The elation that settled in Perelman’s chest on his walk home belonged to him alone. Wasn’
t he the Matador?—who’d swept his cape over the horns and brutal haunches of another bull. He outsmarted them and he’d outlive them, too. Because of what I did. The only honest revolutionist in the bunch! A revolutionary act comes down from the conscience of an independent man. Do What You Will.

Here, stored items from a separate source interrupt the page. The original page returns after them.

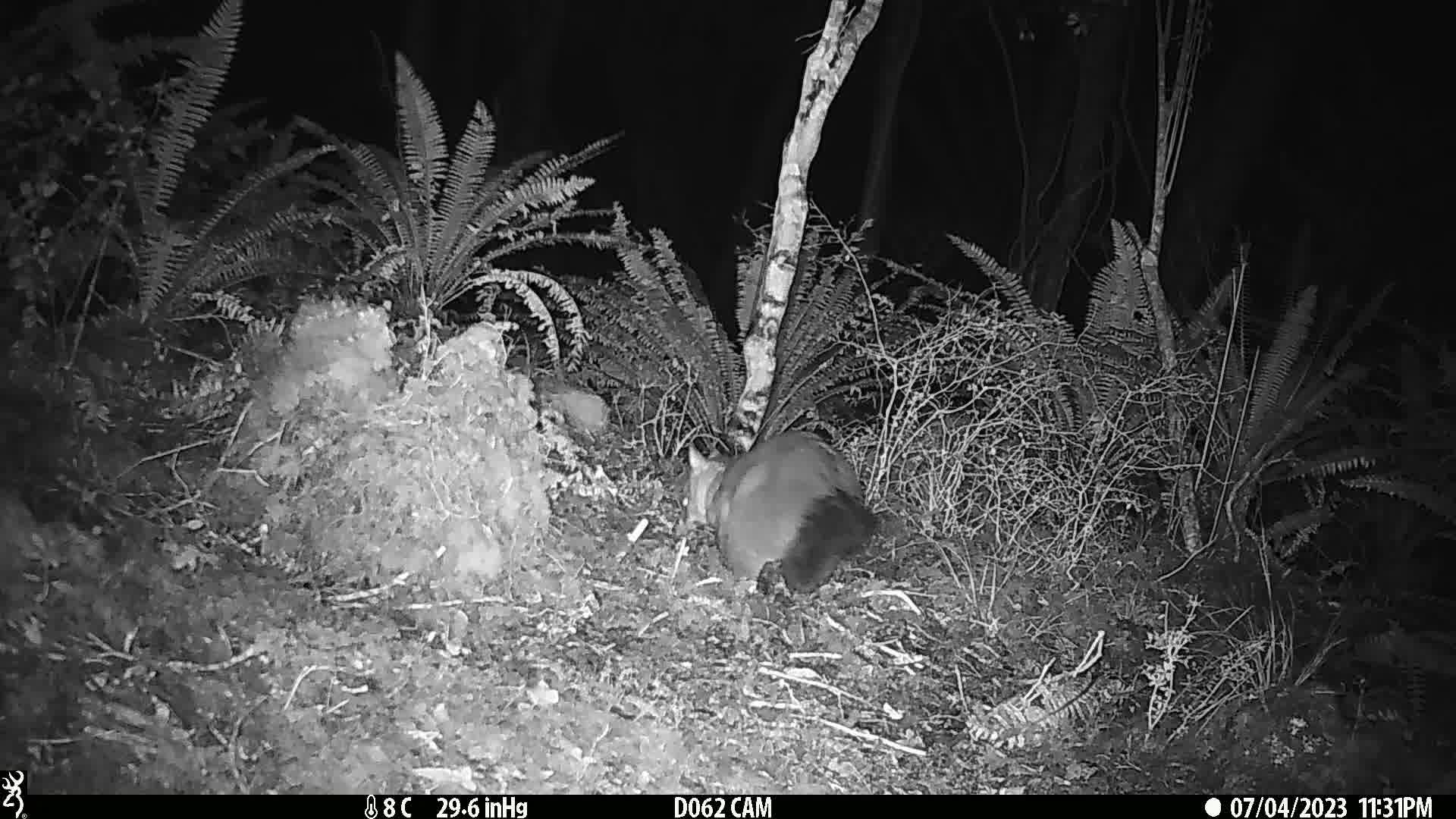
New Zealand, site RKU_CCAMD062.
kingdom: Animalia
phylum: Chordata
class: Mammalia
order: Diprotodontia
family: Phalangeridae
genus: Trichosurus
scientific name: Trichosurus vulpecula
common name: common brushtail possum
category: possum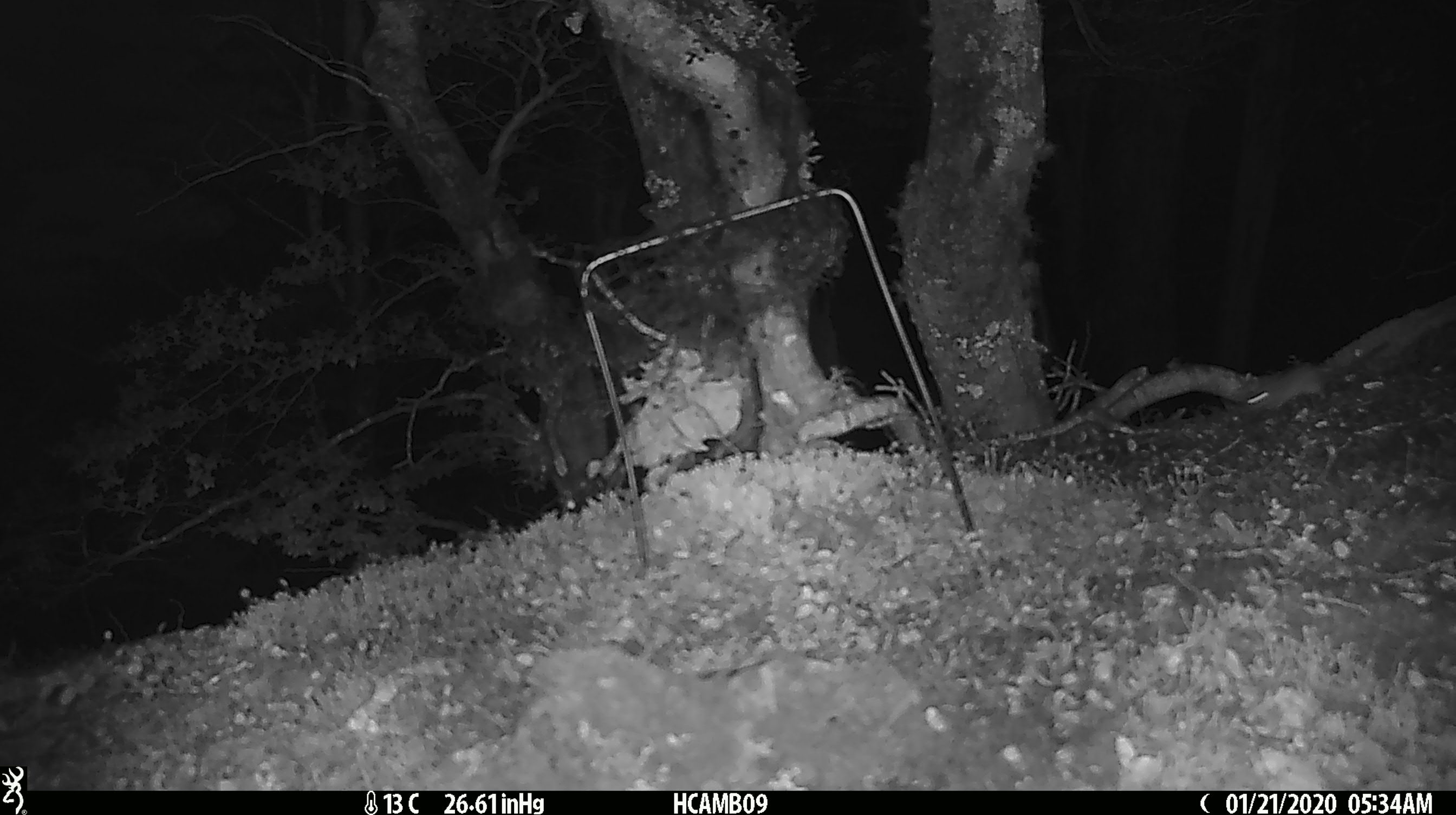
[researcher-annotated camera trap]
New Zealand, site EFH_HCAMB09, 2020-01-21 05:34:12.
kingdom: Animalia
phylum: Chordata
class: Mammalia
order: Rodentia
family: Muridae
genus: Mus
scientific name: Mus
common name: mouse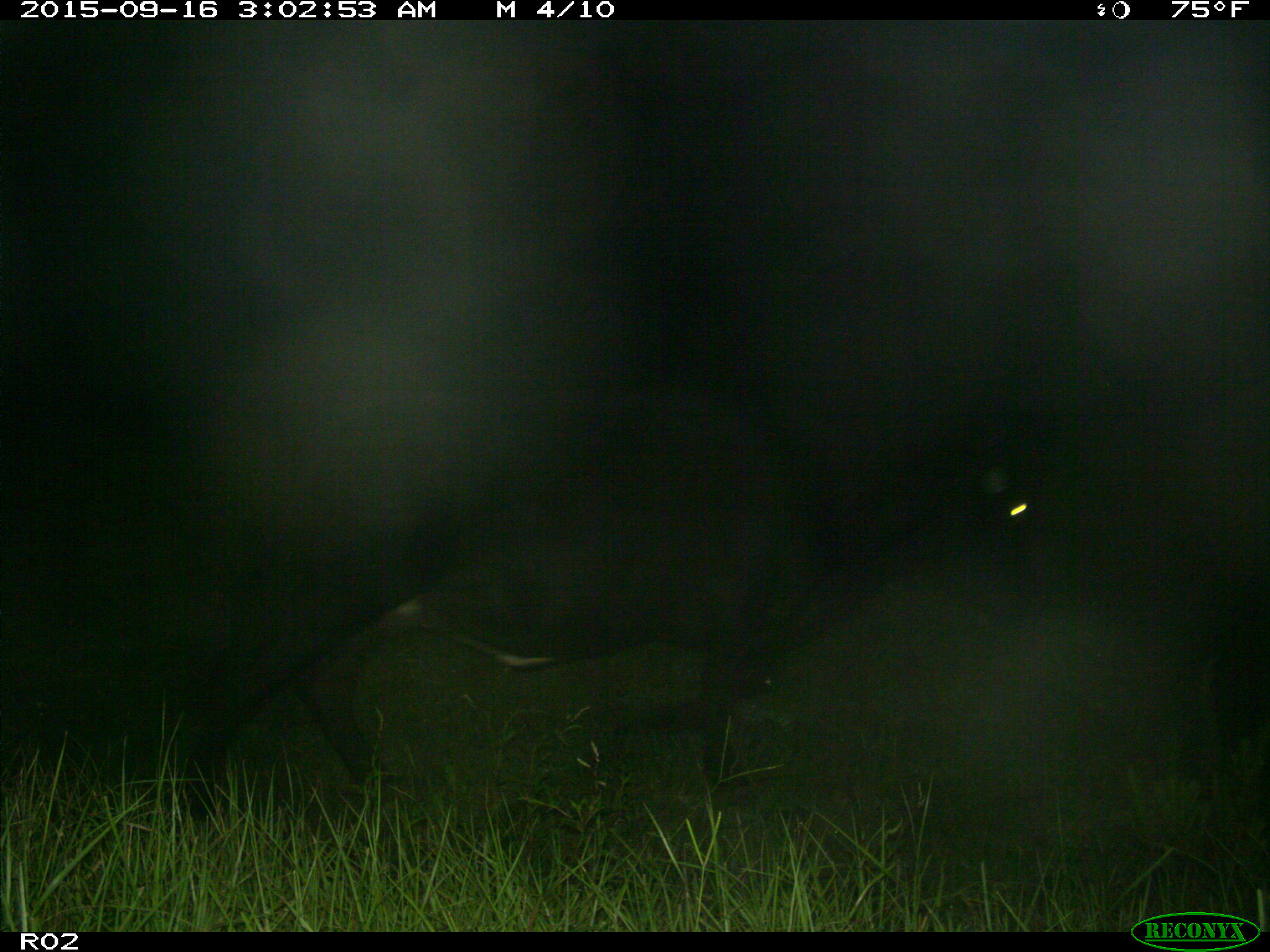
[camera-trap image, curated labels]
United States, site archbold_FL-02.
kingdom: Animalia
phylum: Chordata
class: Mammalia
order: Artiodactyla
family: Bovidae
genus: Bos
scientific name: Bos taurus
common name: domestic cow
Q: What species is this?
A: Bos taurus (domestic cow).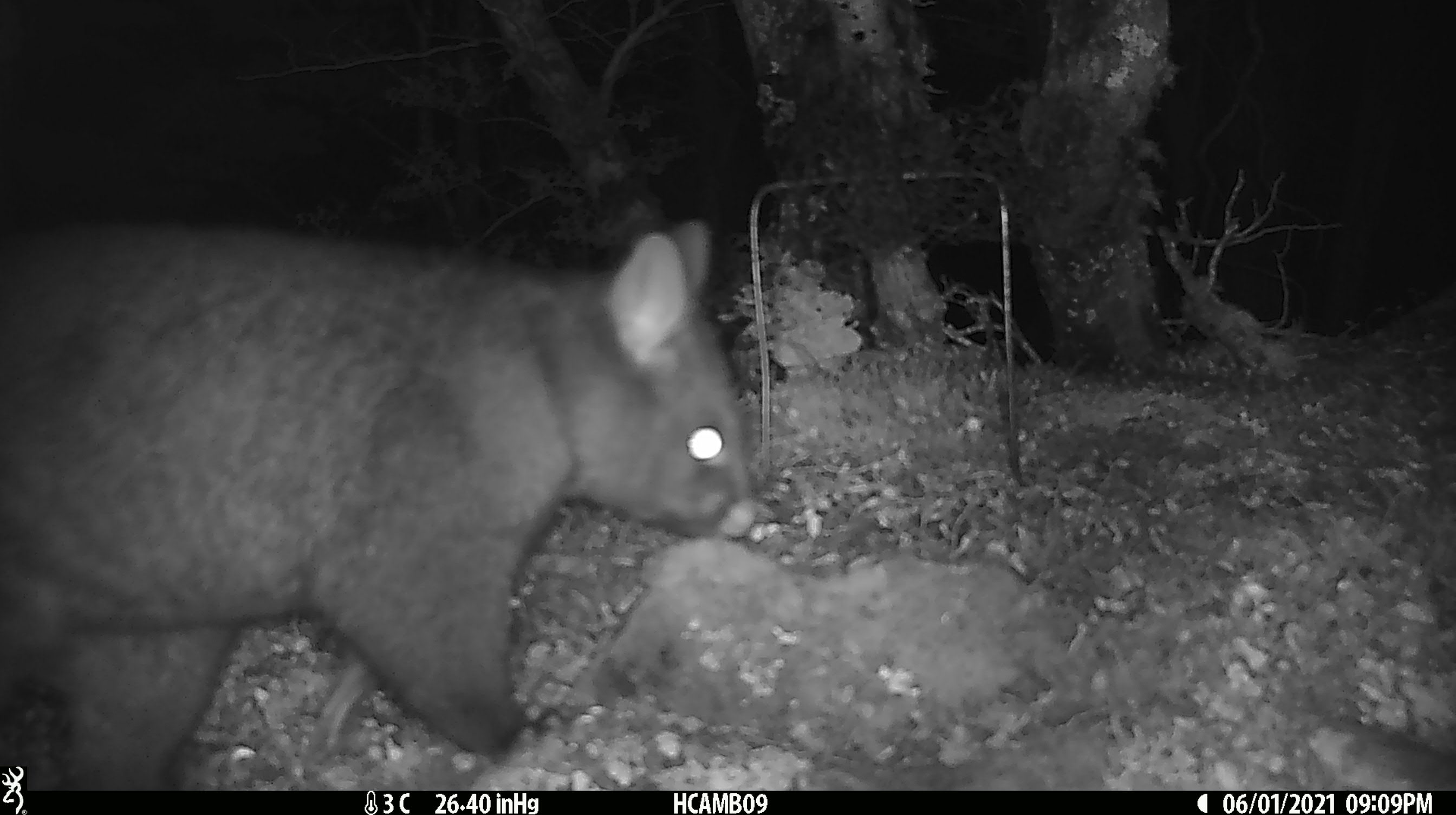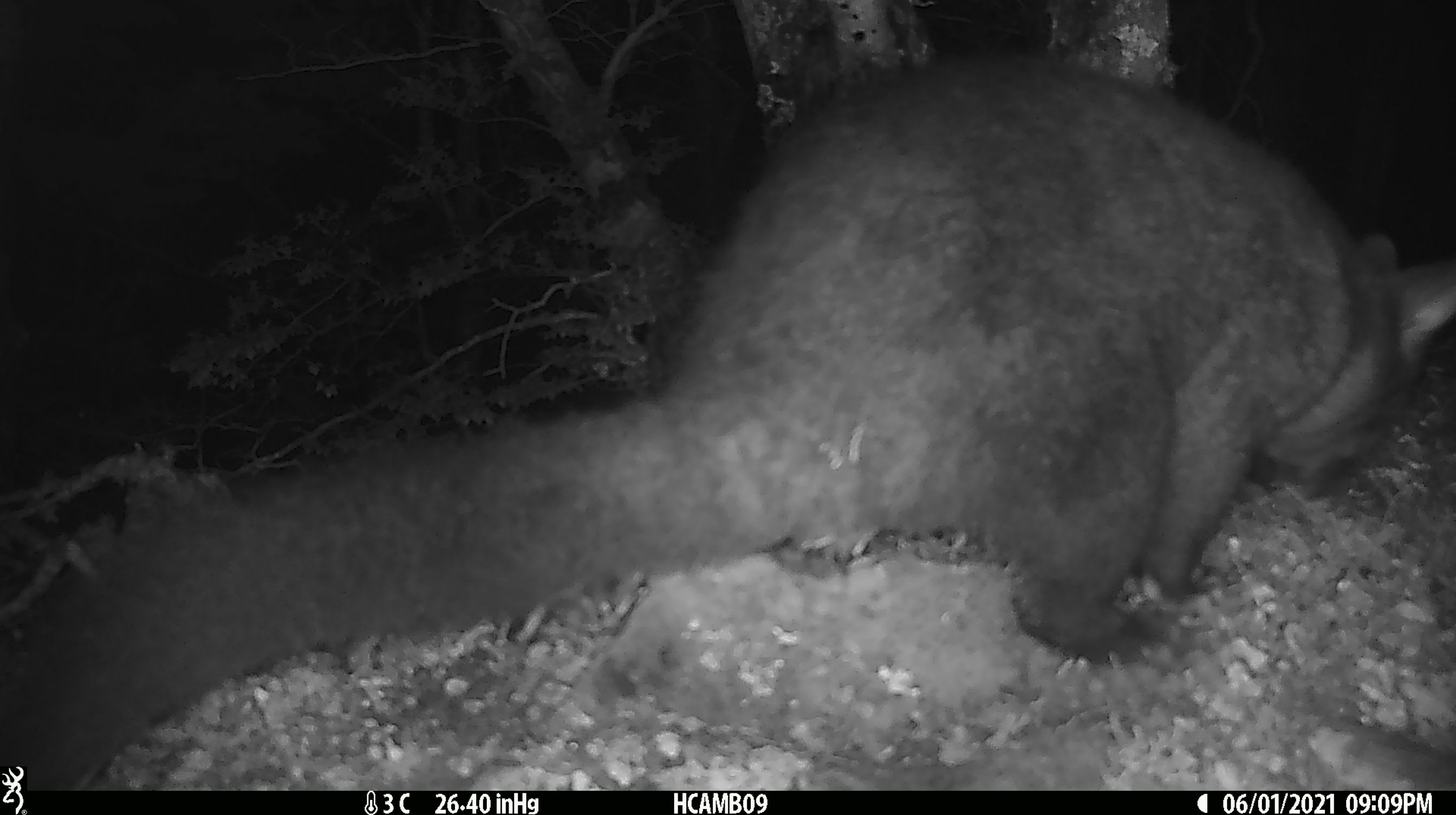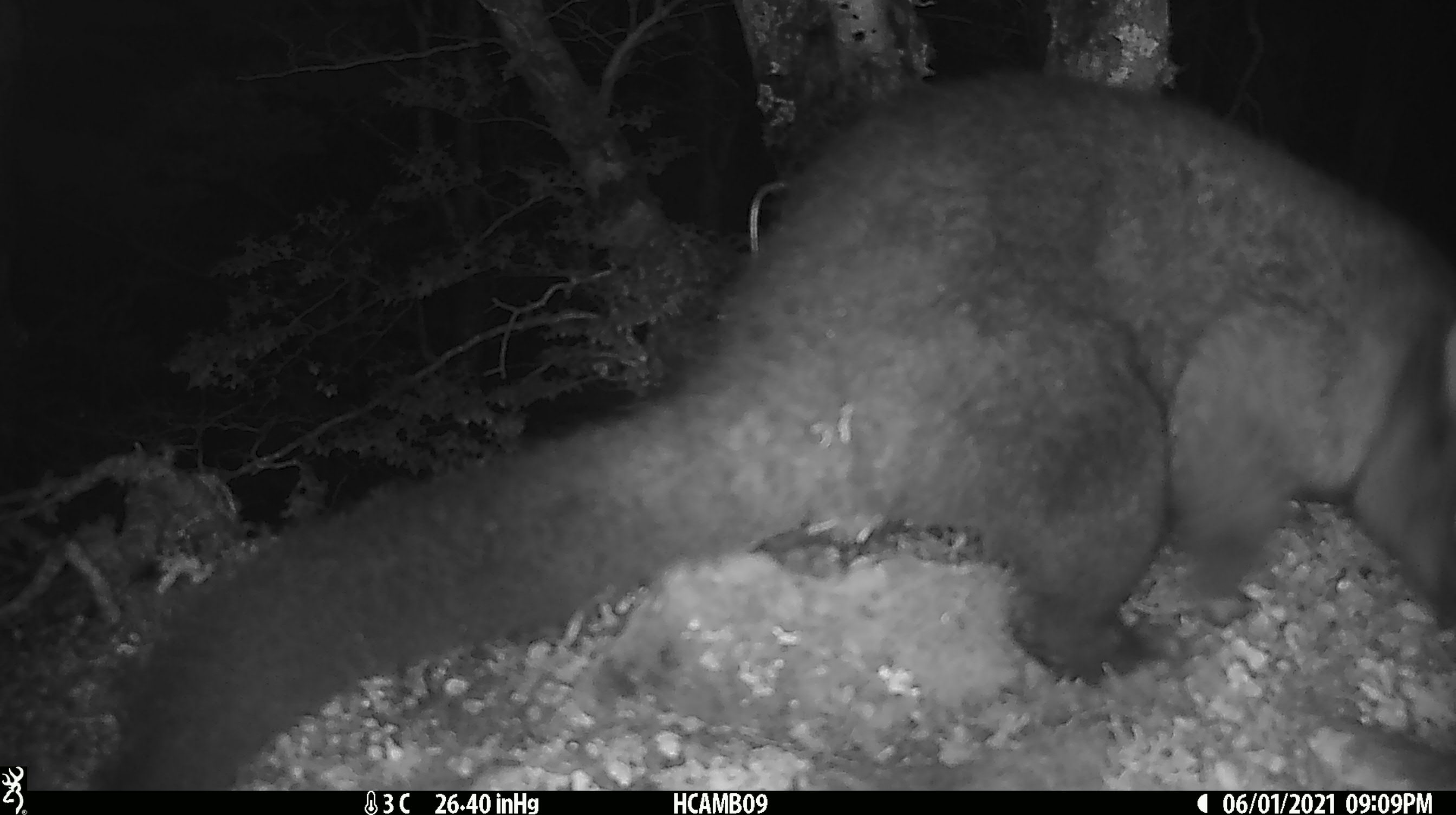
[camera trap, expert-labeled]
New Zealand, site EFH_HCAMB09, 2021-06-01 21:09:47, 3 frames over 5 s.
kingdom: Animalia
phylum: Chordata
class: Mammalia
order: Diprotodontia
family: Phalangeridae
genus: Trichosurus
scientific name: Trichosurus vulpecula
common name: common brushtail possum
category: possum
Possum (common brushtail possum) (Trichosurus vulpecula).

His broad stomach rumbled, his mouth puckered at the delicious thought of comforts waiting for him in his kitchen. Chicken broth and Russian rye bread. Strong cheese. Dark beer. Warmth from the stove. As he ate and drank, warmed his frigid bones and opened his newspaper, a fleabite of doubt pricked the surface of Charles Perelman’s contentment. I know there must be something wrong with giving Peter to the police. But I don’t know what it is.
ONE THING the home secretary knew: rank by itself doesn’t command—not a troop or battalion, a man or mob. Presence does. His motorcar nudged into the crowd that for five hours had been massing around Sidney Street, but among those members of the public, Winston Churchill’s arrival didn’t command much besides a curled lip and irate thumbs-down. Any patriotic cheer for the minister fell under the jeering that started when he stepped into the street with his top hat and walking stick.
“’Oo let ’em in?” From one voice, then ten, then fifty, who took up the taunt as a slogan. “’Oo let ’em in?”
He did, Winnie and his softhearted, softheaded chums did: he pushed the Tories into it in ’05, his government did it, and Look, Winnie, look what you done bein’ humane and open-handed towards the poor sods dyin’ in their thousands, Jews kep’ down an’ Rooshians practickly slaves! Come on to England, lads, here’s your asylum and new temple! “’Oo let ’em in?” These hovel-dwelling parasites who shelter inside British freedoms and tolerance like ticks inside a horse blanket, to huddle together and plot bloodthirsty revolution. No respecters of sovereign borders—who did they think they were, bringing their feuds, guns, savage temperaments, and bomb factories to England? Who let them in, with their peasant culture, tribal god, and satanic lust for control of the world masquerading as high morality and religious devotion?